A Declaration of the Rights of Magicians--A Novel

Home > Other > A Declaration of the Rights of Magicians--A Novel > Page 30
A Declaration of the Rights of Magicians--A Novel Page 30

by H. G. Parry


  “Part minotaur,” Camille had decided one night as the Jacobins assembled. “That has to be it. He ought to be living in the catacombs somewhere.”

  “There’s no such thing as a minotaur,” Robespierre had scoffed. “They don’t exist.”

  “Danton!” Camille had called immediately across the room. “Robespierre thinks you don’t exist.”

  “I don’t,” he called back, drowning out half a dozen other conversations in the process. “I am a figment of his imagination. You can only see me because you’re seated close to him right now.”

  “I will never leave his side,” Camille vowed.

  Robespierre had stiffened at the teasing, but smiled reluctantly. It was hard not to smile at Camille, even when he also wanted to strangle him. “You’d better not.”

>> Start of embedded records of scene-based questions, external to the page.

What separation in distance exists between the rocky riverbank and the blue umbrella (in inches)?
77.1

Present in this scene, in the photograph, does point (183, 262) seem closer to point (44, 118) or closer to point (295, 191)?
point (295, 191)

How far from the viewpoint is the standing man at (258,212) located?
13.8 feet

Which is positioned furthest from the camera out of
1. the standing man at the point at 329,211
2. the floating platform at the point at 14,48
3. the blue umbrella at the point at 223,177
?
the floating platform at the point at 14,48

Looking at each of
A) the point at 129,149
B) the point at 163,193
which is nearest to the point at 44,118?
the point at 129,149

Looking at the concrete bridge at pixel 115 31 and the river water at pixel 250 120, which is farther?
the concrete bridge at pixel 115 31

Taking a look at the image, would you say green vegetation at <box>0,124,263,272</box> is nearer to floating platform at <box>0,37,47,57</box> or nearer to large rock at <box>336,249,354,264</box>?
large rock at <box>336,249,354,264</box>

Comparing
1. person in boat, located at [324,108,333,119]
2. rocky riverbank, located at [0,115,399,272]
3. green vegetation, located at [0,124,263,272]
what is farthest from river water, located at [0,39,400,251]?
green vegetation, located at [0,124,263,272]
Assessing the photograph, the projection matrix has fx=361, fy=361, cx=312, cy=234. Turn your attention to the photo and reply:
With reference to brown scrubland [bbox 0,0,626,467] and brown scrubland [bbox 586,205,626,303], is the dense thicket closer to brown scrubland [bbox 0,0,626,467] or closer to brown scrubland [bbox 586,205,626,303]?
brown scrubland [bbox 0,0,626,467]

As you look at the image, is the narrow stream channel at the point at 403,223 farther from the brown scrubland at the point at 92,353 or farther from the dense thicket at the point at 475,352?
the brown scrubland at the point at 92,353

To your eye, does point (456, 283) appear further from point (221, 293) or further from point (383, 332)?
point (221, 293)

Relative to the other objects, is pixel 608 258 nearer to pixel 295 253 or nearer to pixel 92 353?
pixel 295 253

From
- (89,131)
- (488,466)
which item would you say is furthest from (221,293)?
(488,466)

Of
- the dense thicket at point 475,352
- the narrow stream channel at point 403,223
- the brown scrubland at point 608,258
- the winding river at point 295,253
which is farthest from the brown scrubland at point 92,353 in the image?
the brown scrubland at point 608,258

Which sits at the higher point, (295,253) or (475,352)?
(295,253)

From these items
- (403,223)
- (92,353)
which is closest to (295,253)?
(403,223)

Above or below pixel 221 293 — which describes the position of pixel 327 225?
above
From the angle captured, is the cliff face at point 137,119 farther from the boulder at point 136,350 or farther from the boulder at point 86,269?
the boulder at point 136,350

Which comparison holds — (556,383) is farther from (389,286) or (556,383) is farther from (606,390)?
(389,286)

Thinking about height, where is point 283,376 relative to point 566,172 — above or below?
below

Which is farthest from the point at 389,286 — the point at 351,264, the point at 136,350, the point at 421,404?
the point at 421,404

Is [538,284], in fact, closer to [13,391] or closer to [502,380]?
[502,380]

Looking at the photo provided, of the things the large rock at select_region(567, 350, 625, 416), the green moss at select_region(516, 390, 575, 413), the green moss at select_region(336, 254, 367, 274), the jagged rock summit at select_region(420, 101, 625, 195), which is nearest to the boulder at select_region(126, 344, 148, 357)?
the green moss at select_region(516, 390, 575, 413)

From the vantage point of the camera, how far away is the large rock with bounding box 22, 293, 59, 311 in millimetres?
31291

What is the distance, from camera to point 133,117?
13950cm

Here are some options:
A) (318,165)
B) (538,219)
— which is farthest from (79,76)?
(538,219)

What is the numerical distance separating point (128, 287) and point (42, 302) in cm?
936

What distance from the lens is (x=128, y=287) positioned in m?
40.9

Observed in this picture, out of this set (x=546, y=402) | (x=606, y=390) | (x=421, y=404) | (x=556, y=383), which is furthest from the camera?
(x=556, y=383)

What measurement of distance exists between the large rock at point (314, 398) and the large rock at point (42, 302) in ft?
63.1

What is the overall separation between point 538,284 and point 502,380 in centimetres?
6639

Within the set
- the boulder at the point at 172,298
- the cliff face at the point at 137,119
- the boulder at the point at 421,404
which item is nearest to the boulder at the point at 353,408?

  In fact, the three of them had become very closely allied as the political wheel in Paris continued to turn. They were an oddly matched set, but they complemented each other: one bull-like and daring, one lightning fast and playful, one tightly wound and meticulous. All three had been consigned to pulling strings behind the scenes with the advent of the new government, but all three did it very well. When they pulled together, they could shift mountains.

  The summer after the Assembly declared war on Austria, Lucile Desmoulins went into labor with the couple’s first child. Robespierre and Danton talked the military threat over as they waited in the Desmoulinses’ villa, trying with increasing futility to distract Camille from the muffled cries and voices coming from upstairs. Robespierre had come from the Jacobins to see if he could help and had found Danton already there; it was well into the small hours of the morning, and the candles were burning low.

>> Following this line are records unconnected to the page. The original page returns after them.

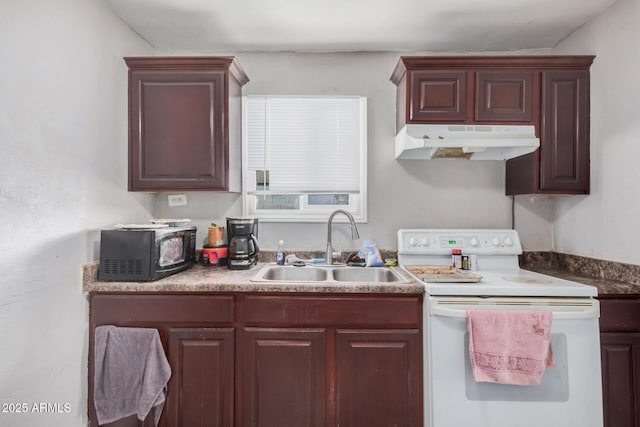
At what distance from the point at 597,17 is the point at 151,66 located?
2629 millimetres

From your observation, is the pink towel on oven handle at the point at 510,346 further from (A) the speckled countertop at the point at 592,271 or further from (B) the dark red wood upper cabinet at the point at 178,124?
(B) the dark red wood upper cabinet at the point at 178,124

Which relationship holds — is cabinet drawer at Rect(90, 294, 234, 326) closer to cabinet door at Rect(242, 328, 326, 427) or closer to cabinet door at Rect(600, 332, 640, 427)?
cabinet door at Rect(242, 328, 326, 427)

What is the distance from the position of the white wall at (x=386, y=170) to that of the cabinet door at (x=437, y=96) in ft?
1.13

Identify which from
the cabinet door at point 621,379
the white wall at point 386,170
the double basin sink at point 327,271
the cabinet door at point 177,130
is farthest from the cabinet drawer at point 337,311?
the cabinet door at point 621,379

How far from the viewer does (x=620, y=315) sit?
1545 mm

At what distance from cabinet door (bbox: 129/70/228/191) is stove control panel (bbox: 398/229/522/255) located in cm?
125

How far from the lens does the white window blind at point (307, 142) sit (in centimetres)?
225

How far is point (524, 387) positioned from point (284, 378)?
1.11 m

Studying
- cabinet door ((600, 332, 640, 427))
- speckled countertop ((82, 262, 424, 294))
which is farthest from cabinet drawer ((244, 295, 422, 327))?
cabinet door ((600, 332, 640, 427))

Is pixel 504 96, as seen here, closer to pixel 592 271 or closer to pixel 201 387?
pixel 592 271

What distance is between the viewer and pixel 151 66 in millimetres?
1880

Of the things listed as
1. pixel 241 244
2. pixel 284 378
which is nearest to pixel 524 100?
pixel 241 244

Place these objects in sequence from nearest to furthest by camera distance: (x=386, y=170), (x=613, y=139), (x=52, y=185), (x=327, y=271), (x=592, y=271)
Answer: (x=52, y=185) → (x=613, y=139) → (x=592, y=271) → (x=327, y=271) → (x=386, y=170)

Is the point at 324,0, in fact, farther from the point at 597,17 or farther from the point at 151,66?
the point at 597,17
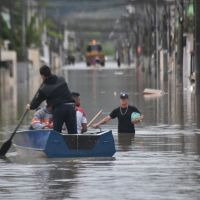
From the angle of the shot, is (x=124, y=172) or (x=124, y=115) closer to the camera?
(x=124, y=172)

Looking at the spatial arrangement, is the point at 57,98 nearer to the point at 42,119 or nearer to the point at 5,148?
the point at 5,148

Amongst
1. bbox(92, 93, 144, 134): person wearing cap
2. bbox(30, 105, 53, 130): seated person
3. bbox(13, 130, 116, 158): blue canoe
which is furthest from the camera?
bbox(92, 93, 144, 134): person wearing cap

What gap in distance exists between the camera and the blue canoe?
1827 centimetres

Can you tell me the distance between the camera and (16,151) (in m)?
19.9

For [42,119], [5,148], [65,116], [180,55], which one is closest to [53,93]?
[65,116]

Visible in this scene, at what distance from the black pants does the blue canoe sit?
0.54 metres

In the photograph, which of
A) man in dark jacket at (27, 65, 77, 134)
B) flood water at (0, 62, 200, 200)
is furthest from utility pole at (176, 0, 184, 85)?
man in dark jacket at (27, 65, 77, 134)

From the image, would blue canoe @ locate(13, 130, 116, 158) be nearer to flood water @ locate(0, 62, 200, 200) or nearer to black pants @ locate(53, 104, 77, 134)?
flood water @ locate(0, 62, 200, 200)

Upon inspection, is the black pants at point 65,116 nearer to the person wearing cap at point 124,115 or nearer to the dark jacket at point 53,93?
the dark jacket at point 53,93

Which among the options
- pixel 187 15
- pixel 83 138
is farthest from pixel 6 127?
pixel 187 15

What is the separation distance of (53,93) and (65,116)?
470mm

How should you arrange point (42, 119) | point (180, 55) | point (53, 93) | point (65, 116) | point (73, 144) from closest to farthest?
point (73, 144), point (53, 93), point (65, 116), point (42, 119), point (180, 55)

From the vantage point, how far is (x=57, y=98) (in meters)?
18.8

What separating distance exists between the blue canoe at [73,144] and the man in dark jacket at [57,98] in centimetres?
56
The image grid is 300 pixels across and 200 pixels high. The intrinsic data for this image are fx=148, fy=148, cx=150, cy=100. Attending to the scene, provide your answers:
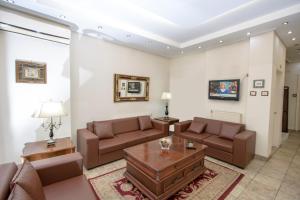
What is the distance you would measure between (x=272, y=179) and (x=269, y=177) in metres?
0.06

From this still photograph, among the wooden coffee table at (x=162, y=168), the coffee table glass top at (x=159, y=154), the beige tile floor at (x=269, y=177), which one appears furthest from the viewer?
the beige tile floor at (x=269, y=177)

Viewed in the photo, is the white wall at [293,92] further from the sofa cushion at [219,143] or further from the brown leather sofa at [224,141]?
the sofa cushion at [219,143]

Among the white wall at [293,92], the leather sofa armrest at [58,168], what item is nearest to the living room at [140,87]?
the leather sofa armrest at [58,168]

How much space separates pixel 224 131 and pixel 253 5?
2549 mm

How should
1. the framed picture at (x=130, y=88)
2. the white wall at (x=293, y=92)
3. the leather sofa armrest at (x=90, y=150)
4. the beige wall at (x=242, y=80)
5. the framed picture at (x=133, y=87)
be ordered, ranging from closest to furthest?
1. the leather sofa armrest at (x=90, y=150)
2. the beige wall at (x=242, y=80)
3. the framed picture at (x=130, y=88)
4. the framed picture at (x=133, y=87)
5. the white wall at (x=293, y=92)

  “This is exactly what the king wants,” Robespierre said, over the sound of footsteps overhead. “He’s urged the Assembly to make war because he thinks we’ll lose. He wants France to be defeated, and Austria to reinstate him. I told them this at the time. They’re just all too blinded with the idea of increasing France’s wealth and territory to listen.”

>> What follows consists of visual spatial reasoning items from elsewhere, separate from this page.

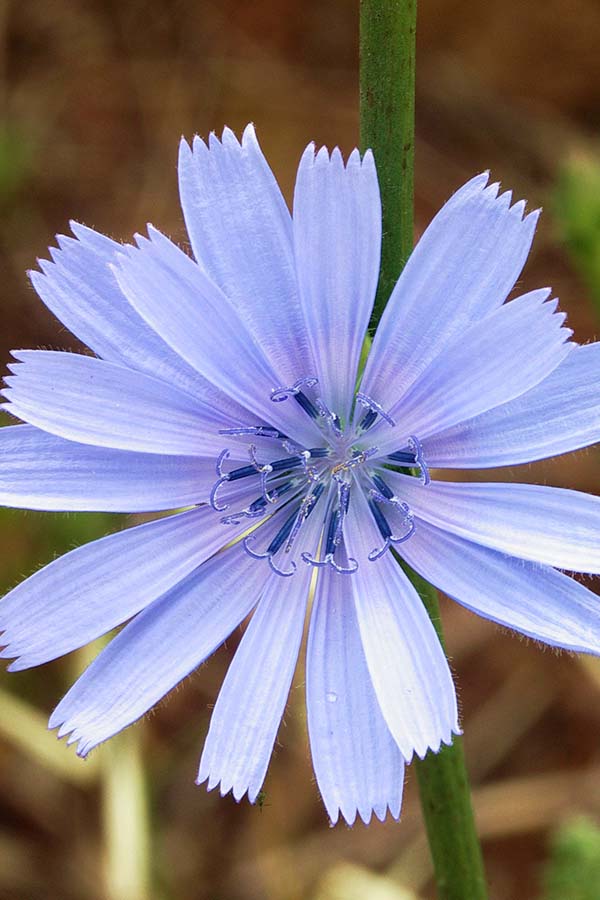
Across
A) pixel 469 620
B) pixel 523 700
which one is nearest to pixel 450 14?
pixel 469 620

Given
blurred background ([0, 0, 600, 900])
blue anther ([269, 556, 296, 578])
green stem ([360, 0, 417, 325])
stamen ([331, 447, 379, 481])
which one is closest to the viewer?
green stem ([360, 0, 417, 325])

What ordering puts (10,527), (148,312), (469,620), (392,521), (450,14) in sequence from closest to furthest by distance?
(148,312) < (392,521) < (10,527) < (469,620) < (450,14)

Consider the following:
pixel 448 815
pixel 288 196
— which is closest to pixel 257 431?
pixel 448 815

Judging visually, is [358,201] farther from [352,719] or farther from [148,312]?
[352,719]

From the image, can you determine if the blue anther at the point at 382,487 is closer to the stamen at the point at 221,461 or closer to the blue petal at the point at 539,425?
the blue petal at the point at 539,425

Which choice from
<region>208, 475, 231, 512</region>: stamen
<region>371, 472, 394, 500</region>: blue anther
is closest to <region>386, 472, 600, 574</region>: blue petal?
<region>371, 472, 394, 500</region>: blue anther

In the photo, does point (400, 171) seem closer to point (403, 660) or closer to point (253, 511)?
point (253, 511)

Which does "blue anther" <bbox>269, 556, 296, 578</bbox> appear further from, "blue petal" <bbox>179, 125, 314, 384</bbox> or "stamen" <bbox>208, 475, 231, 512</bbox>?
"blue petal" <bbox>179, 125, 314, 384</bbox>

  “To be fair,” Danton said, “the essay in which you told them was twenty pages long. I didn’t get through all of it either.”

  Robespierre ignored this remark. “I have nothing personal against Brissot—we used to be very good friends, and I know he’s a fervent Republican ideologically. But he hasn’t been one in practice lately.”

  “I have something personal against Brissot,” Camille retorted, to Robespierre’s relief. He hadn’t been sure Camille was even listening. His friend hadn’t stood still since Robespierre had come in; sitting was apparently out of the question. “And he was one of the chief witnesses at my wedding. He said I only call myself a patriot to insult patriotism.”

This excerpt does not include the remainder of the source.